The question is whether it stands on its own regardless of those elements, and the answer is a definite yes. A viewer could go in without having seen the rest of the franchise and feel like they got a satisfying cinematic experience, because the winks and nods are well integrated into the fabric of the film. I know this because I went with one such viewer.
I think the actual question is, “is the final product harmed or lessened by the need to incorporate all those references?” And I think absolutely yes. This could’ve been a much better movie, if it had been fully untethered from its (I assume corporate) insecurities.
No one is going to skip your movie because they find out that none of the characters are androids, or because it doesn’t call back the weird white hybrid monster or black goo or any of that shit. Are there xenomorphs in your movie? Good. Done. Fan service fully addressed.
So there’s an extra level of pathetic baked in when you include a line like “get away from her you bitch,” or have a camera linger unnecessarily on a deepfake of Ian Holm for no reason other than because it is a deepfake of Ian Holm. Theres literally nothing gained. There’s no need to mirror scenes, or in some cases individual shots, at all.
It is less of a movie than it might have been because so much of its computing power is devoted to regurgitating the past. It repeatedly goes out of its way to show us things that, in this context, are not interesting and have no meaning.
I did think the first 40 minutes of this movie were mostly pretty good. I really appreciated seeing physical monster props and people in costumes.

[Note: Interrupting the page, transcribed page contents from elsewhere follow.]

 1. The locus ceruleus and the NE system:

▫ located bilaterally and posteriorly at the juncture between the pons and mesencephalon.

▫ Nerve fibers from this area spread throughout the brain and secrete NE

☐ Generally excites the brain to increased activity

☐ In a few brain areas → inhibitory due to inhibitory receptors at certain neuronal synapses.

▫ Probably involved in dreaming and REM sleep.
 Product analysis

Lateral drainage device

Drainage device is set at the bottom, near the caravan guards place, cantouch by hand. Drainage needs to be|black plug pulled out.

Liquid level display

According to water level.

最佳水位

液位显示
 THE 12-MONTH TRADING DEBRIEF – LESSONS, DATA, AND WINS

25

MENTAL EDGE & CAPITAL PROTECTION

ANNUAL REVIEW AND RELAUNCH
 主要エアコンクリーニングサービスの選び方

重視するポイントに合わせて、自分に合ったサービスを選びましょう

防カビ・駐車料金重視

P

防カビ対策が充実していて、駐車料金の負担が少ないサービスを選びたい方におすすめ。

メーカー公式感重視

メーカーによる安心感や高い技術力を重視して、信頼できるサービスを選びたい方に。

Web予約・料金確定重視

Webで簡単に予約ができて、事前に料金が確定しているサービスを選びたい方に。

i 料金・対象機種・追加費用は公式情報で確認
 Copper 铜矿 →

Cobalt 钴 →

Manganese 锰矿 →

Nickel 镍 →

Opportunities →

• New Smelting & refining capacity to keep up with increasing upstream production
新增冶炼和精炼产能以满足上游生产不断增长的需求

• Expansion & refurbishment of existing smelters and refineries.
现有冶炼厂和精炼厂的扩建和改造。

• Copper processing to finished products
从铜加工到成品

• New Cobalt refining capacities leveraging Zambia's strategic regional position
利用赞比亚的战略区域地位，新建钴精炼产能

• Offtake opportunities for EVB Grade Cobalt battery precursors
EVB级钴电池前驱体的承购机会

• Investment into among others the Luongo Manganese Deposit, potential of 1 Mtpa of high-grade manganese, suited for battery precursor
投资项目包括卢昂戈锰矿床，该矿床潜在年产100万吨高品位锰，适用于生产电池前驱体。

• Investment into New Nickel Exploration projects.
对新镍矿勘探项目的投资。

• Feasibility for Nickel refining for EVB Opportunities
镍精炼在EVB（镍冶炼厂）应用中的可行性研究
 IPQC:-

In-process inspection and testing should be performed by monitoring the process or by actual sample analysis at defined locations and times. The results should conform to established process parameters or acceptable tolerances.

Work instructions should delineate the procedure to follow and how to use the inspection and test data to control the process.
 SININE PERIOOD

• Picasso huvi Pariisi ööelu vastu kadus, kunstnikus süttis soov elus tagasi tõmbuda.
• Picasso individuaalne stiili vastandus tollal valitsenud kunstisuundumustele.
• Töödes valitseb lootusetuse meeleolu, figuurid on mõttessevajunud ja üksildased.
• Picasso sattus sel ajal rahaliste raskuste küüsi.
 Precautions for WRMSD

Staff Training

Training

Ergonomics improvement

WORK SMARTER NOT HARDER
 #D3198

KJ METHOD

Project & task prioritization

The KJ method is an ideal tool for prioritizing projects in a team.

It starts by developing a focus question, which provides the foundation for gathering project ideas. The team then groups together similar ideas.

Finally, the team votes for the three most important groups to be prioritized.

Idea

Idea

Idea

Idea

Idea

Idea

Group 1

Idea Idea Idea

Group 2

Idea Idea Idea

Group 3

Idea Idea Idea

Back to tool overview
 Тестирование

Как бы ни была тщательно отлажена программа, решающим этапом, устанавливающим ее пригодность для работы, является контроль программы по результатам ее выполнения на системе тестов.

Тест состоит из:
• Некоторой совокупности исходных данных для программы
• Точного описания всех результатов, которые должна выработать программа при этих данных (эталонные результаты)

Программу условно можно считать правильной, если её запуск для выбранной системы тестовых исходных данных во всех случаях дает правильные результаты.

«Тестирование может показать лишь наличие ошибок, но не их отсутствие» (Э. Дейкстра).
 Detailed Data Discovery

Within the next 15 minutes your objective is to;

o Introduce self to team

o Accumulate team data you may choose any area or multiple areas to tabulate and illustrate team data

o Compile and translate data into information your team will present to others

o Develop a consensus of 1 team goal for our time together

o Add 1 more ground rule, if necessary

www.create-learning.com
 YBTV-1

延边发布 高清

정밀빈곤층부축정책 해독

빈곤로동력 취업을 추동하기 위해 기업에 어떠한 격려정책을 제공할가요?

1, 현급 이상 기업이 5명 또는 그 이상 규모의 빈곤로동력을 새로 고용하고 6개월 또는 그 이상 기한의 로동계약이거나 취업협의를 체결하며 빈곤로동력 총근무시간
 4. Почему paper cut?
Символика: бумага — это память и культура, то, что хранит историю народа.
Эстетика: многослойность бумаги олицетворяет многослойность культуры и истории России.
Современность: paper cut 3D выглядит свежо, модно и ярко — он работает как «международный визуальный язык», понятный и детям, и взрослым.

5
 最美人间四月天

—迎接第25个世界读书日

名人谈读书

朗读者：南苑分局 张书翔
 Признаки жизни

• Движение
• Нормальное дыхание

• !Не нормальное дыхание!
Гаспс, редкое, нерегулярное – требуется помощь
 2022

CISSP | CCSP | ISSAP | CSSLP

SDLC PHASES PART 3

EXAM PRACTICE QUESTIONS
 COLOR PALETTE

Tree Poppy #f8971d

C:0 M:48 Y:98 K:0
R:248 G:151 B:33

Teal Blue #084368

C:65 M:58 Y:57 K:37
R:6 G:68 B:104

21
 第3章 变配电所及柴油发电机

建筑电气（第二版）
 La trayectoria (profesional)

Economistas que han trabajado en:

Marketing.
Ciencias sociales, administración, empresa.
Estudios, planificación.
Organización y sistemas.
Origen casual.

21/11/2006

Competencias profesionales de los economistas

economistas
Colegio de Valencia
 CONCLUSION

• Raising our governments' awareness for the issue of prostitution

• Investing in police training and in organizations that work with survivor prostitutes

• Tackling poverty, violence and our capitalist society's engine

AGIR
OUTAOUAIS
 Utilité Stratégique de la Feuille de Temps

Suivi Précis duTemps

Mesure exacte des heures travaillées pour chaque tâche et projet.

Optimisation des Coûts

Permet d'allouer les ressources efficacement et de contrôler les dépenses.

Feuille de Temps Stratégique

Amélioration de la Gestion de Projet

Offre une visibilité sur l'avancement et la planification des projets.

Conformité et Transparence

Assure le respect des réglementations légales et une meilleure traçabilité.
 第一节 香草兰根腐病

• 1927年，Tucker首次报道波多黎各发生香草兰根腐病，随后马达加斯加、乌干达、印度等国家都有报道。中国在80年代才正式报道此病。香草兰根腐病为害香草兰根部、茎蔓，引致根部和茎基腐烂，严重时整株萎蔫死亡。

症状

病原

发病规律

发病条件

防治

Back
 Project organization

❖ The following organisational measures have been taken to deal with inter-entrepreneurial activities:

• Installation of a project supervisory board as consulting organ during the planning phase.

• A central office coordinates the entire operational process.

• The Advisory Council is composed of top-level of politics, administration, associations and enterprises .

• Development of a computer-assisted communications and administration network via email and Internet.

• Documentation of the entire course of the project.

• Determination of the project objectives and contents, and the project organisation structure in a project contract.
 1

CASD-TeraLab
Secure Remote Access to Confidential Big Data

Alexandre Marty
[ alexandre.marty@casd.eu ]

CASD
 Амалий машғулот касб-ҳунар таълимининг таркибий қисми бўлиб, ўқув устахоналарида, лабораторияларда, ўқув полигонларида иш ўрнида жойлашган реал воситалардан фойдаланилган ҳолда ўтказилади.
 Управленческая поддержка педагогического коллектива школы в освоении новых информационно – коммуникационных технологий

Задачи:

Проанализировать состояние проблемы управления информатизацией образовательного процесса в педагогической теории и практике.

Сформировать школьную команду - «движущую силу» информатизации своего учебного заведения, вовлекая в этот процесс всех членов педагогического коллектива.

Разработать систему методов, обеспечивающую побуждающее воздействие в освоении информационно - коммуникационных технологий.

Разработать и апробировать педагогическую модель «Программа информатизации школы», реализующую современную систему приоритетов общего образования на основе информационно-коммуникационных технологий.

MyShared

The second half was a profound letdown. The shift from good to bad was so jarring that I had to wonder if studio executives got involved. “Audiences like callbacks, where are the callbacks?” “What was that line about the bitch? Remember that? Can we add that here?“
Which is why I said the first movies were allegories about the destructiveness of corporate greed, and this one is just an example of it.
I agree with everything you said about Deadpool…but I guess with Deadpool I feel like it barely counts as a movie, so I don’t grade it as one. It’s almost exactly like watching Looney Tunes. They talk to the camera, make esoteric cultural references, have ironic or playful musical cues, blow up repeatedly, and survive. It’s just fucking Looney Tunes.